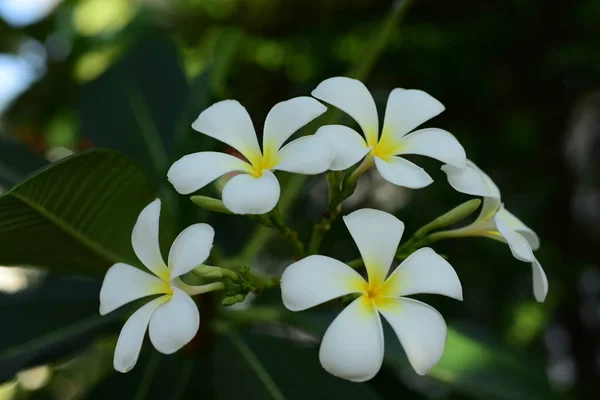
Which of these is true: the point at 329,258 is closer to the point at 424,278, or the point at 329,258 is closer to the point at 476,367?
the point at 424,278

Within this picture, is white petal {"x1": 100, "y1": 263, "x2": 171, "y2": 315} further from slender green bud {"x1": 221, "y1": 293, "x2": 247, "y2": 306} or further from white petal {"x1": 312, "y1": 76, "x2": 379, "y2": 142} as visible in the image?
white petal {"x1": 312, "y1": 76, "x2": 379, "y2": 142}

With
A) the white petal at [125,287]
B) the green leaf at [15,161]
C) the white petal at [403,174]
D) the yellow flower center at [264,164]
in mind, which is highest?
the yellow flower center at [264,164]

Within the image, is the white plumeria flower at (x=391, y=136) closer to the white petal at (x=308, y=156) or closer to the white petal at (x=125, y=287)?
the white petal at (x=308, y=156)

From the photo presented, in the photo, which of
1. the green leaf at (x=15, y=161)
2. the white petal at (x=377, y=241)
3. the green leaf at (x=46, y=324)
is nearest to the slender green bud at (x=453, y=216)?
the white petal at (x=377, y=241)

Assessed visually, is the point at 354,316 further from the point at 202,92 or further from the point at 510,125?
the point at 510,125

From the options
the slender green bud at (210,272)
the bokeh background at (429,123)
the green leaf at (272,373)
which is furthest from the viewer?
the bokeh background at (429,123)

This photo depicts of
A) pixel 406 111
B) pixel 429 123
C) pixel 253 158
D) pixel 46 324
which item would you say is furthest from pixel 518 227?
pixel 429 123
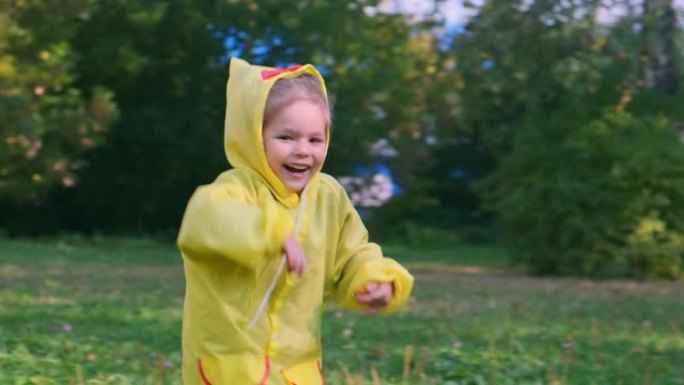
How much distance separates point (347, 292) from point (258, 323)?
1.09ft

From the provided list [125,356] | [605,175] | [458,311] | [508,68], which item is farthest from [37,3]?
[125,356]

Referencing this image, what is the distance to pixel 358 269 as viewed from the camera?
338 centimetres

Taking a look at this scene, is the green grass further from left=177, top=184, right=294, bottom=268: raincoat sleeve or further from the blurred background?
left=177, top=184, right=294, bottom=268: raincoat sleeve

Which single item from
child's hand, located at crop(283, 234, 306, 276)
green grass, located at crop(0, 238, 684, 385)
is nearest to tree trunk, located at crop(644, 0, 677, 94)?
green grass, located at crop(0, 238, 684, 385)

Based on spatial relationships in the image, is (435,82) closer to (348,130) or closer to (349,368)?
(348,130)

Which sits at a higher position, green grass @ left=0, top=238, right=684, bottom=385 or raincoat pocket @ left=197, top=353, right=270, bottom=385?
raincoat pocket @ left=197, top=353, right=270, bottom=385

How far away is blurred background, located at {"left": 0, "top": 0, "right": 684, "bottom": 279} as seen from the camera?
13.9m

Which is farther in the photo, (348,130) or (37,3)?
(348,130)

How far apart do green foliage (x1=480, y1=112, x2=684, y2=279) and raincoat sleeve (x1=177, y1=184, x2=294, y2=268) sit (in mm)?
11275

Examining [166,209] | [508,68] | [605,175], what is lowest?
[166,209]

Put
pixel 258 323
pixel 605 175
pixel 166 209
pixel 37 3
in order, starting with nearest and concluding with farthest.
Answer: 1. pixel 258 323
2. pixel 605 175
3. pixel 37 3
4. pixel 166 209

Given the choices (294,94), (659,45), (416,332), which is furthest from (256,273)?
(659,45)

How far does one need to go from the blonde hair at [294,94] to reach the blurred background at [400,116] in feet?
34.6

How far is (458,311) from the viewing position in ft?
31.1
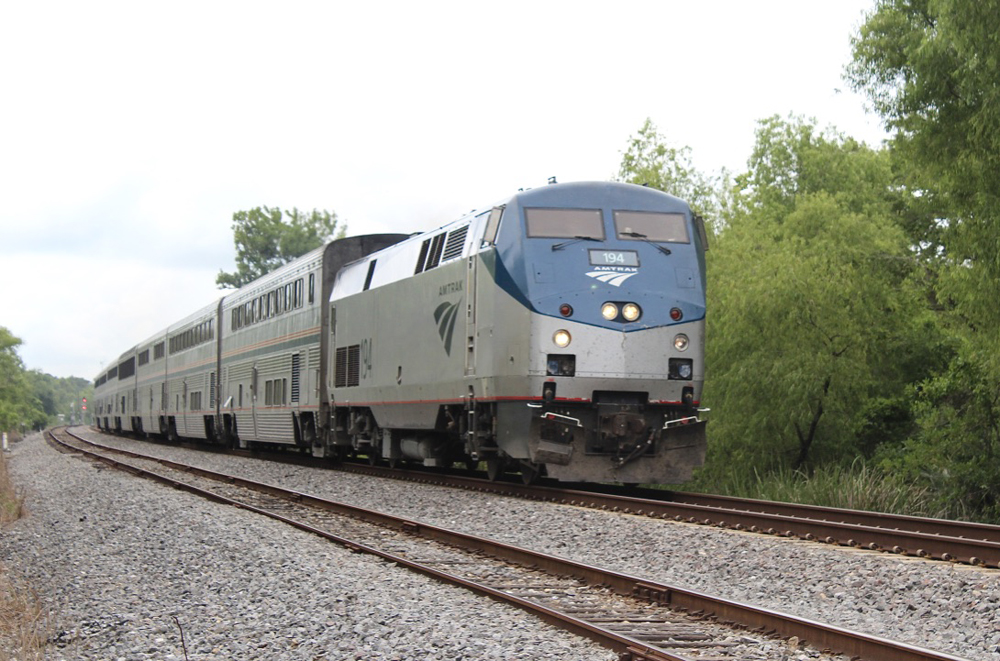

DIRECTIONS FOR THIS TASK: Copy word for word the lines between the one holding "How far is (458,311)" and the end of the items, inclusive. Leave the pictures out.

CORRECT ANSWER:
How far is (458,311) from the viewing position in ft?
31.1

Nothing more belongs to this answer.